The influential Academy
The Academy of Motion Picture Arts and Sciences, the organization behind the Oscars, has pushed for technological advances in the film industry, among other things ever since its earliest days as a non-profit organization. Founded in 1927, it originally was composed of the leaders of Hollywood's biggest studios. Money and investment for the future were the main orders of business then.
The idea for the Academy came from Louis B. Mayer, the influential head of the Metro-Goldwyn-Mayer (MGM) Hollywood film production company. He brought other Hollywood figures on board and organized the first prize ceremony. The first president of the Academy was the popular silent film actor Douglas Fairbanks. In 1949, the organization moved its headquarters to Beverly Hills. The Academy's extensive library is also located there today.
Big changes since 1929
Though the first Oscar ceremony took place at the end of the 1920s, many changes only took place in recent years, such as the composition of the Academy's members, whose votes determine the prize winners. The calls for the Academy to diversify its old-white-male composition and include younger individuals, more women and more people of color, have proven effective.
Around 7,000 people from the film industry are now members of the Academy. In 2017, two German film creatives, director Fatih Akin and actor Daniel Brühl, received the great honor of membership invitation.
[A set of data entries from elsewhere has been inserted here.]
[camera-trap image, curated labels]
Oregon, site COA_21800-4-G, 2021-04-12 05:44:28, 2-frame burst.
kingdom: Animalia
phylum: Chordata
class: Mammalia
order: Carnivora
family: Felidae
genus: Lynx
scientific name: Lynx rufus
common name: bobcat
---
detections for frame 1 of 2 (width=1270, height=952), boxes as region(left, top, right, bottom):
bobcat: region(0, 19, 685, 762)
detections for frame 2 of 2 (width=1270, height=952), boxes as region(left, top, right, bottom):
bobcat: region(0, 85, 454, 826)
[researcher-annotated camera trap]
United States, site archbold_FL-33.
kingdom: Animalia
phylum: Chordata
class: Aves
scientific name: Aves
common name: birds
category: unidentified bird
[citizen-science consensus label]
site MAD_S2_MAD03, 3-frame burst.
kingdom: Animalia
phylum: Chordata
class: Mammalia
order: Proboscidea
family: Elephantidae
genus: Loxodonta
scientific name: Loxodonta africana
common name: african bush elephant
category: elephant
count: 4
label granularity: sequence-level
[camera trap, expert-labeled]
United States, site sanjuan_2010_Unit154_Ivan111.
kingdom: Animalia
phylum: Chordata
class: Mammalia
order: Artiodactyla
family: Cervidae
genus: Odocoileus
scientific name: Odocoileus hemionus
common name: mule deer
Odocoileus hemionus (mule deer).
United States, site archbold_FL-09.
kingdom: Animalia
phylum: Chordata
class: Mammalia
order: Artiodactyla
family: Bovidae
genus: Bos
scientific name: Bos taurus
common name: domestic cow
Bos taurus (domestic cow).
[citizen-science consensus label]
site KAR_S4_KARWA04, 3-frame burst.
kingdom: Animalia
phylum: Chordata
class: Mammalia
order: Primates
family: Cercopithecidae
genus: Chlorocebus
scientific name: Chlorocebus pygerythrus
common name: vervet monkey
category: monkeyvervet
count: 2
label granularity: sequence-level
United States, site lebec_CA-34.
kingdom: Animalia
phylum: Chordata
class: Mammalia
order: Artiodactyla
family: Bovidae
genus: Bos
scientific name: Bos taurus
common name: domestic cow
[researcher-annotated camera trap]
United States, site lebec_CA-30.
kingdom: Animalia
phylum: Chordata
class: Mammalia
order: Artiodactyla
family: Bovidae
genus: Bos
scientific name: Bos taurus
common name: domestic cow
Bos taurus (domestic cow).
Germans Fatih Akin (L) and Daniel Brühl (R) received prestigious invitations to join the Academy's ranks
The awards procedure has changed, too. For many years the media was told in advance who the winners would be on the condition of silence. But this practice changed after a newspaper announced winning names and film titles before the prize gala had taken place.
As a result, sealed envelopes have been in place since 1941. These are only opened during the public awards ceremony.
This method worked quite well until 2017, when a backstage mix-up led to an embarrassing false announcement: the musical "La La Land" was mistakenly named best film. Only after official intervention from the organizers did the award get passed to the correct winner, the creative team behind the drama "Moonlight."
This year, many people are expectantly looking forward to the best picture award, the last of the gala evening. Instead of listening for the words, "And the winner is…" film fans will await the final iteration of, "And the Oscar goes to …" That has been the official announcement line since 1989, when it was determined to be less discriminatory and more politically correct.
The red carpet will be rolled out for the 90th time this Sunday, as Hollywood's most prominent individuals arrive at the Dolby Theatre in Los Angeles. It's a runway for past Oscar winners, and those who are still hoping to win big.